Distinguishing active versus passive DNA demethylation using Illumina MethylationEPIC BeadChip microarrays

The 5-carbon position on cytosine nucleotides preceding guanines in genomic DNA (CpG) are common targets for DNA methylation (5mC). Genomic locations enriched for 5mC contribute to the regulation of chromatin structure and gene expression. While largely stable, massive waves of DNA demethylation are observed in key developmental windows in mammals. Additionally, DNA methylation is therapeutically targeted in cancer via DNA methyltransferase inhibition, in part to reverse abnormal silencing of tumor suppressor genes.
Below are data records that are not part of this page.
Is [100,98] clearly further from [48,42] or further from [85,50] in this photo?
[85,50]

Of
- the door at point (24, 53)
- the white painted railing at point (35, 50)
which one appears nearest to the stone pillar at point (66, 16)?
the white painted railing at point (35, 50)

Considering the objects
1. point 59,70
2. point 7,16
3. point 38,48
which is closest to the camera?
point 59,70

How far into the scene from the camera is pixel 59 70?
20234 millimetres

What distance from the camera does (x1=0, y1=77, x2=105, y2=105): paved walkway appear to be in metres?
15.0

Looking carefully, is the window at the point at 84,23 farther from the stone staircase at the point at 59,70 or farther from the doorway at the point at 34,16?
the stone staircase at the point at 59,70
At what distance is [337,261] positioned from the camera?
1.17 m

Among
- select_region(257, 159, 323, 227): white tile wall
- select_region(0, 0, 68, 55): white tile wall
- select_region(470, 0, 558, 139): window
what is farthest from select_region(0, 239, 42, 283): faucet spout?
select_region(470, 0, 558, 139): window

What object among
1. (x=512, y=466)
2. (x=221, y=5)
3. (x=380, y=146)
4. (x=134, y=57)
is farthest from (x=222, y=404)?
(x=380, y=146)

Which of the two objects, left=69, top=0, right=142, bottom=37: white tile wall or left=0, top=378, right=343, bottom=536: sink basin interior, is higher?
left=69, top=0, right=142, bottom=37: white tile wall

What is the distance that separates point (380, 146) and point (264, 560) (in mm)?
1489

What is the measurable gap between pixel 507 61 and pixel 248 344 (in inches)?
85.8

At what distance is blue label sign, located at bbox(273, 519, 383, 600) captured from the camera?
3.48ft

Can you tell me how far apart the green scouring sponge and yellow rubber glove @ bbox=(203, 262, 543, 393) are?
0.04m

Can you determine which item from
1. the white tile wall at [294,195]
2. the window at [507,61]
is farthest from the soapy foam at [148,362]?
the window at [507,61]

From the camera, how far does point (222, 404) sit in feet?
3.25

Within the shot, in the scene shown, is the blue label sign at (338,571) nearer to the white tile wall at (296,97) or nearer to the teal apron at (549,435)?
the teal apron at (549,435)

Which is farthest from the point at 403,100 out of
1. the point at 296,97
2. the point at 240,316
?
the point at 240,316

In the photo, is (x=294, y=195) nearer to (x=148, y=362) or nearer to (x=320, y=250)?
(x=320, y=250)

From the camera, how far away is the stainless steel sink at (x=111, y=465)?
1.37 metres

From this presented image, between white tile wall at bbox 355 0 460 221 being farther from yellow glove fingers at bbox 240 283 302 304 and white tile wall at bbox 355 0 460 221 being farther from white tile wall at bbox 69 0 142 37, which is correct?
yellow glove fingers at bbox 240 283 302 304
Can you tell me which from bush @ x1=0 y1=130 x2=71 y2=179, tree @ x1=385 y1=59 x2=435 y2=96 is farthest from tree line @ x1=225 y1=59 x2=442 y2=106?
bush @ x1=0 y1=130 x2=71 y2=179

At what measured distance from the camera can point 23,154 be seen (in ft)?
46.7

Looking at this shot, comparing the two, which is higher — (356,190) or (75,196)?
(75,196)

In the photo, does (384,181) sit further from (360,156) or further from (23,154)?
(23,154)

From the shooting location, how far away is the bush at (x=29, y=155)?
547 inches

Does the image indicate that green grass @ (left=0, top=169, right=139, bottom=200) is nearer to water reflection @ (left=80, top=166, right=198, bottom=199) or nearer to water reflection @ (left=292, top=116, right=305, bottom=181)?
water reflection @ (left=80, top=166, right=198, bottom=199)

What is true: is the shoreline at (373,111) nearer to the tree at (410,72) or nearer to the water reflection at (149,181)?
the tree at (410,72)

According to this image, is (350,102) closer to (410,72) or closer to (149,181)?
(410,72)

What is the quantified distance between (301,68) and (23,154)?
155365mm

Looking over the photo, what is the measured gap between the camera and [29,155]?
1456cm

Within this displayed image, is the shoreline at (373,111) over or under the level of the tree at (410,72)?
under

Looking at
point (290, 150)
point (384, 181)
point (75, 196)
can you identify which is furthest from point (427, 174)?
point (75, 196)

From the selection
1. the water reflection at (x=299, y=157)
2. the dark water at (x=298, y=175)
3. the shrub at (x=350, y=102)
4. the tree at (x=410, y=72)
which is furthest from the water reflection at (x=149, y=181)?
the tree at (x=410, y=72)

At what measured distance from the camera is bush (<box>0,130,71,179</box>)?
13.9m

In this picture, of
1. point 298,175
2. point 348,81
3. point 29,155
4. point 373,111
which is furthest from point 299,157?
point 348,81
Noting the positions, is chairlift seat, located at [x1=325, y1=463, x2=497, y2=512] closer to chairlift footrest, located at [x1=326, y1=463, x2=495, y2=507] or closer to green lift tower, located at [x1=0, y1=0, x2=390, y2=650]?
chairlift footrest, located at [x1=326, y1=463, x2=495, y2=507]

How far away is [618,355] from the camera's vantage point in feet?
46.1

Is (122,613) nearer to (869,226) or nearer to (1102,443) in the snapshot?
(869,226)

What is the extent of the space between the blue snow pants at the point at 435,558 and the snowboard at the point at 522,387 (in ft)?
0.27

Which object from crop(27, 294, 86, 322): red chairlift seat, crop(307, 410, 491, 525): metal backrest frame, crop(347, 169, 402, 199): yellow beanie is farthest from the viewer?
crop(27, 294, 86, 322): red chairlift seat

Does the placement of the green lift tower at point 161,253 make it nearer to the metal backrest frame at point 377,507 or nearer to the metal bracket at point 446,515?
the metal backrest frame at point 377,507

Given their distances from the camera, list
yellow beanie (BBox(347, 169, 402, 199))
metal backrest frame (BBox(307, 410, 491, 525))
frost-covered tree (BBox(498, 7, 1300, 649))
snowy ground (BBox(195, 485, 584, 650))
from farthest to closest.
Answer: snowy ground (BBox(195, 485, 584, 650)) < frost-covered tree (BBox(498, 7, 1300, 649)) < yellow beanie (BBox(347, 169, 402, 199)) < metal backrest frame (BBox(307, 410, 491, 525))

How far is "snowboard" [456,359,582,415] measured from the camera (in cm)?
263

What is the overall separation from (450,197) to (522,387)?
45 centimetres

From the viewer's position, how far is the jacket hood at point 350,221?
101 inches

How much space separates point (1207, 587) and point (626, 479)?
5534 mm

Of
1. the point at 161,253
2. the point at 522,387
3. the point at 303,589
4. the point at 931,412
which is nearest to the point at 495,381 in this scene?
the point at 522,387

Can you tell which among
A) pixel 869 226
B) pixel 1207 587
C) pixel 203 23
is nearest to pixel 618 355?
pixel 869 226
DNA methylation removal can occur through both active and passive mechanisms. Ten-eleven translocation enzymes (TETs) oxidize 5mC in a stepwise manner to 5-hydroxymethylcytosine (5hmC), 5-formylcytosine (5fC), and 5-carboxylcytosine (5caC). These oxidized cytosine forms have reported function in gene regulation and also serve as intermediates in an active 5mC removal process that involves the base excision repair pathway. 5mC can also be removed passively through sequential cell divisions in the absence of DNA methylation maintenance. Distinguishing active versus passive 5mC removal on a genome-wide scale remains a challenge. In this chapter, we describe approaches that couple TET-assisted bisulfite (TAB) and oxidative bisulfite (OxBS) conversion to the Illumina MethylationEPIC BeadChIP (EPIC array) and show how these technologies can be used to distinguish active versus passive DNA demethylation. We also describe integrative bioinformatics pipelines to facilitate this analysis. Cells were treated with 1X PBS, 1 mM 5'aza-2'deoxycytidine (DAC), or 1 mM DAC plus 57 mM Vitamin C (VitC). DAC treated cells were pulsed with DAC for 24 hours and then with 1X PBS for the remaining 48 hours. VitC treated cells were treated every 24 hours. Cells were harvested at 72 hours post initial treatments. Extracted gDNA was converted with upstream modifications to bisulfite conversion to aid in distinguishing 5mC from 5hmC. Tet-assisted bisulfite (TAB) conversion was done to observe 5hmC, oxidative bisulfite (OxBS) conversion was done to observe 5mC, and bisulfite conversion (BS) was done to observe both 5mC and 5hmC. ZYMO indicates bisulfite conversion was done with the ZYMO EZ DNA methylation kit (Catalog #:D5001) and NUGEN indicates bisulfite conversion was done with NuGEN TrueMethyl oxBS Module, Tecan Genomics, Inc. (Catalog #: 0414-32).